Recensie

Rookpalen en Hyves als voorboden van een nieuw publiek domein

Welke rol spelen productontwerpers in het debat over de openbare ruimte en haar sociale betekenis? Over deze vraag vond woensdagavond 24 september een debat plaats in Zaal de Unie te Rotterdam. Het door designhistoricus Timo de Rijk geschreven essay ‘Wég met de publieke ruimte’ vormde een aanleiding.

‘De publieke ruimte lijkt in nood’, zo begint het essay. Timo de Rijk constateert dat het gebruik van de openbare ruimte aan het veranderen is. De overheid en de markt weten hier echter geen raad mee. De overheid houdt zich afzijdig en probeert de publieke ruimte letterlijk voor iedereen toegankelijk te maken, waardoor het vaak onbedoeld voor niemand bruikbaar is. De markt, aan de andere kant, krijgt de verantwoordelijkheid vaak toegeschoven, maar weet ook niet echt wat ze ermee aanmoet. Daarom wordt een beroep gedaan op ontwerpers. Echter, de architect-ontwerper richt zich op gebouwen en niet zozeer op de openbare ruimte. Architecten zien de buitenruimte vaak als lege plek in hun maquette. En de product-ontwerper is bezig met een zoektocht om een weg te vinden tussen authentieke vormgeving en de eisen van een pluriforme bevolking.

De Rijk ziet een oplossing in het creëren van specifieke publieke domeinen, die toegankelijk zijn voor iedereen, maar bruikbaar voor een specifieke groep. Wanneer er een plek aan specifieke gebruikers wordt toegewezen, en daarmee in overeenstemming ingericht, is het duidelijk wat er op die plek te doen is en zal de plek ook zodanig gebruikt worden. De Rijk denkt dat de overheid een voorbeeld moet nemen aan wat vele commerciële en publiek-private partijen proefondervindelijk hebben ontwikkeld. In de openbare ruimte behoren de prullenbak, de parkbank en de fietsbeugel bijvoorbeeld tot de vaste uitrusting. Daar zijn nu ook de rookpaal, de plattegrond-automaat en gescheiden afvalcontainers aan toegevoegd. Deze producten leveren een ander gedrag van gebruikers op. Ze vormen volgens hem voorbodes van het nieuwe specifieke publieke domein.
========================
◆ Opdracht A: Vermeld elke regel uit de records waarin het woord "light" voorkomt, waarbij hoofdletters en kleine letters verschil maken.
De records hebben geen verband met de recensie.
========================
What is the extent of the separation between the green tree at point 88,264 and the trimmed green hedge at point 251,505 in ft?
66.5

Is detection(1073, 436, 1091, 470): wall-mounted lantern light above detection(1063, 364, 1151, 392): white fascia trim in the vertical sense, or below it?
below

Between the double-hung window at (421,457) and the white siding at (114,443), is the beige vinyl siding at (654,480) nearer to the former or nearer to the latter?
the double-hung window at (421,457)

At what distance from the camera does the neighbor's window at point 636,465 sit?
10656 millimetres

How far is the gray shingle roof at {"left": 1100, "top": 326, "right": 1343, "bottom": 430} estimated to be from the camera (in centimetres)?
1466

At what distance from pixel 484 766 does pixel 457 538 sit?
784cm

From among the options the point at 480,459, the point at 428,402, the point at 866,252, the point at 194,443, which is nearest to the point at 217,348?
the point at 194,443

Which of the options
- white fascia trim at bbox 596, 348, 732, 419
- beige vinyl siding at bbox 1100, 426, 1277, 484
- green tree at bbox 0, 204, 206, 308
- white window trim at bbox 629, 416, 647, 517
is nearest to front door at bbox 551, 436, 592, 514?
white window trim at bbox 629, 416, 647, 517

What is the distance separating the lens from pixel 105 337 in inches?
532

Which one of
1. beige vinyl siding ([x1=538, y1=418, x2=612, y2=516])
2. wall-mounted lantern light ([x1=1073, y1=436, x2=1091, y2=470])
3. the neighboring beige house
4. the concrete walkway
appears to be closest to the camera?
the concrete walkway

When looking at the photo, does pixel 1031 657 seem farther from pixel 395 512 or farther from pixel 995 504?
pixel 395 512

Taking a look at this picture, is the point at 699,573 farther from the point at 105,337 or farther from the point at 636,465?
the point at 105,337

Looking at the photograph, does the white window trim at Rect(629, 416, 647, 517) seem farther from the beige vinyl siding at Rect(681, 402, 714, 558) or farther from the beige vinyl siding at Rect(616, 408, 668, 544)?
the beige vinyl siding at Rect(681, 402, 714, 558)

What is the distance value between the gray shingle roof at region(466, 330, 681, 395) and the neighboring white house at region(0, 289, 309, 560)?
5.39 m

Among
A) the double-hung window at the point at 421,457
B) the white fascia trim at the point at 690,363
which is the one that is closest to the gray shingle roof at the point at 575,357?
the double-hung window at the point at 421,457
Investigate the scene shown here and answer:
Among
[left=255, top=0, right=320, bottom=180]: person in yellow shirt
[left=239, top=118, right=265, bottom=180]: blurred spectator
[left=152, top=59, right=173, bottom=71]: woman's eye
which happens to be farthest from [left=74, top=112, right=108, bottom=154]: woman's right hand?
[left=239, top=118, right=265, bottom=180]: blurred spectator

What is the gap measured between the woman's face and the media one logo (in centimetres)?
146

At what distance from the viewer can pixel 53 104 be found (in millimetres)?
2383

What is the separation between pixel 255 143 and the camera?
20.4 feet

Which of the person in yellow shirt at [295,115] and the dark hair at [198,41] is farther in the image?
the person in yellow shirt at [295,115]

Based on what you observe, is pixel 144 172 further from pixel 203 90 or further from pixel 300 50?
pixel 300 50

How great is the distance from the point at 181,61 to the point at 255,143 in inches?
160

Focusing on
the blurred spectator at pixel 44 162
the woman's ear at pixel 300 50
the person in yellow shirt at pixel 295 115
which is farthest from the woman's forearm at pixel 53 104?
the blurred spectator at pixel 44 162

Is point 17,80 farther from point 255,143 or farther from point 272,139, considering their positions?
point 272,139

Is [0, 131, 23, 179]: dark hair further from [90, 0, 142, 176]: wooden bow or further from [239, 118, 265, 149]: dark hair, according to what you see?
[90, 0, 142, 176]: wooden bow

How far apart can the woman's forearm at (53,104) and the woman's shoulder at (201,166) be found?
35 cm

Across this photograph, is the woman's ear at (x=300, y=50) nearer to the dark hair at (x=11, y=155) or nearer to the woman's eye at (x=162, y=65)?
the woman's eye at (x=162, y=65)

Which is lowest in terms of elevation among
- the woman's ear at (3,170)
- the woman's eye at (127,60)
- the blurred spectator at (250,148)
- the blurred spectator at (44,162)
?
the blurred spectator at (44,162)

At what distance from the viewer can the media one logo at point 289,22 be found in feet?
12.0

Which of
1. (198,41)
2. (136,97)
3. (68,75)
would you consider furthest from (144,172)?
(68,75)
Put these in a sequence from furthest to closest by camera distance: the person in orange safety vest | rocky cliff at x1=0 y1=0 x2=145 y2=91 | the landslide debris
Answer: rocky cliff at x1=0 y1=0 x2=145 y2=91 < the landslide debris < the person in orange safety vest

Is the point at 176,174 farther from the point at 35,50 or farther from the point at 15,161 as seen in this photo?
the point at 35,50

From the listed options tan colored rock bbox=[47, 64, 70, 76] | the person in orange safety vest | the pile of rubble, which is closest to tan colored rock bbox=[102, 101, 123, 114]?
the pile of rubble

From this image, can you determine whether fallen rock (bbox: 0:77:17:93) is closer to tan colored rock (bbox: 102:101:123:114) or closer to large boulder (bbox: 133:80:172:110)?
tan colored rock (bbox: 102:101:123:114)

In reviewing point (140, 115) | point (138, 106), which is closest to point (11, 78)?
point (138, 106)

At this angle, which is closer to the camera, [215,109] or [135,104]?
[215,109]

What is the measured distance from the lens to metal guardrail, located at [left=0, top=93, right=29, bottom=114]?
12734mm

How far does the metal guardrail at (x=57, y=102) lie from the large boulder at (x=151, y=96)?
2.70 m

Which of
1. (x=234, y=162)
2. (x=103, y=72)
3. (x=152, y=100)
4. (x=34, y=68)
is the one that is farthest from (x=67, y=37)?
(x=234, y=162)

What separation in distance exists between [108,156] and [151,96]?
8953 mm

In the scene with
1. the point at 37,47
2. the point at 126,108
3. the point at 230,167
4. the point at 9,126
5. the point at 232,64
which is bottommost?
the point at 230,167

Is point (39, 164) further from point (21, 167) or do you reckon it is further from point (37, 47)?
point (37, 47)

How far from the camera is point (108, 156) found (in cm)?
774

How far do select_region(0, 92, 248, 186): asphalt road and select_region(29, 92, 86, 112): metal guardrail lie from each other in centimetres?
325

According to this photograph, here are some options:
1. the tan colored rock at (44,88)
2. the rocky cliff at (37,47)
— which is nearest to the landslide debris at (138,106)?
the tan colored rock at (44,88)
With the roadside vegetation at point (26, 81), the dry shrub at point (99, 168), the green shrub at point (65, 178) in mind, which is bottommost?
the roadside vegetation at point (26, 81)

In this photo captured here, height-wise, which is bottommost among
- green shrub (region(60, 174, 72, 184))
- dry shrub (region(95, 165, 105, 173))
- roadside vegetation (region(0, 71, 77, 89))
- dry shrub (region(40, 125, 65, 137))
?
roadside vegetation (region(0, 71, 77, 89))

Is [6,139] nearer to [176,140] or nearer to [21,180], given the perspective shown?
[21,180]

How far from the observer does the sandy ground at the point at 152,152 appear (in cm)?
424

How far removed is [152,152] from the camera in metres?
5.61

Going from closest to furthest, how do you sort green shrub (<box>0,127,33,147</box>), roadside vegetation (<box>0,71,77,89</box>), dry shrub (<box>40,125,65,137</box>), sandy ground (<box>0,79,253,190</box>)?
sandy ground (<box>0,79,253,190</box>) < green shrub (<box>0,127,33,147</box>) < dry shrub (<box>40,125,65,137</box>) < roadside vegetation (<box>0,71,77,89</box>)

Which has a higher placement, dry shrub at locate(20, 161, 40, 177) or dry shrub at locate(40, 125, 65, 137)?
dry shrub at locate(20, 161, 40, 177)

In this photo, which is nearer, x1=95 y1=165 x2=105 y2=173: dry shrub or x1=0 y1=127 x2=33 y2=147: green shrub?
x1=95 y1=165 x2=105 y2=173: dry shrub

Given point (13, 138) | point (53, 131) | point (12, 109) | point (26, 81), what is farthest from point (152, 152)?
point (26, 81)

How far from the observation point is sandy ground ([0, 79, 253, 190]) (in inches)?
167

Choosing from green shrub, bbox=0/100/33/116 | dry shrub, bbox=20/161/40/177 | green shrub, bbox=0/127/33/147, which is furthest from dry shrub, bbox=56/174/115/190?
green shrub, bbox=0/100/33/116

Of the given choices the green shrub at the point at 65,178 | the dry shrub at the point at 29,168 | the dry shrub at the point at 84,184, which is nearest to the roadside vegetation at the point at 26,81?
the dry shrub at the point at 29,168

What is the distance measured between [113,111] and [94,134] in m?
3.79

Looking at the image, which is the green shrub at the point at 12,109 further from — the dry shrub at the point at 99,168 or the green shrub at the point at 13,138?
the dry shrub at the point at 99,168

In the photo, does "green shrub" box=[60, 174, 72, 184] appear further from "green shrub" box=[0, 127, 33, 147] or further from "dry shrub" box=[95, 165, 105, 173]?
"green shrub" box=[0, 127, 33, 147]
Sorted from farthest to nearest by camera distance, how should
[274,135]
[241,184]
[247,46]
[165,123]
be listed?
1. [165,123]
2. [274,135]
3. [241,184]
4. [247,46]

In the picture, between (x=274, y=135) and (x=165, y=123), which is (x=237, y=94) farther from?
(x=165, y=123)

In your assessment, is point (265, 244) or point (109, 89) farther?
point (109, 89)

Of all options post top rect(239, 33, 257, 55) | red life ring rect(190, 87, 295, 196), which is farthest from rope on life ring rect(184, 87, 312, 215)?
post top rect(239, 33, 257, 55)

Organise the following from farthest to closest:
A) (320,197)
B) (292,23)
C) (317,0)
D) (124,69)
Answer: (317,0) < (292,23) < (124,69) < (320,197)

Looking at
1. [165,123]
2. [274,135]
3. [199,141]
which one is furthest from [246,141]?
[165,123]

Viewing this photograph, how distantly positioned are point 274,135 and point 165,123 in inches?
========================
◆ Opdracht B: Geef het stuk uit de recensie letterlijk opnieuw weer, van "Welke rol spelen" tot en met "vormde een aanleiding.".

◆ Volledige uitwerking A:
Is detection(1073, 436, 1091, 470): wall-mounted lantern light above detection(1063, 364, 1151, 392): white fascia trim in the vertical sense, or below it?
2. wall-mounted lantern light ([x1=1073, y1=436, x2=1091, y2=470])

◆ Volledige uitwerking B:
Welke rol spelen productontwerpers in het debat over de openbare ruimte en haar sociale betekenis? Over deze vraag vond woensdagavond 24 september een debat plaats in Zaal de Unie te Rotterdam. Het door designhistoricus Timo de Rijk geschreven essay ‘Wég met de publieke ruimte’ vormde een aanleiding.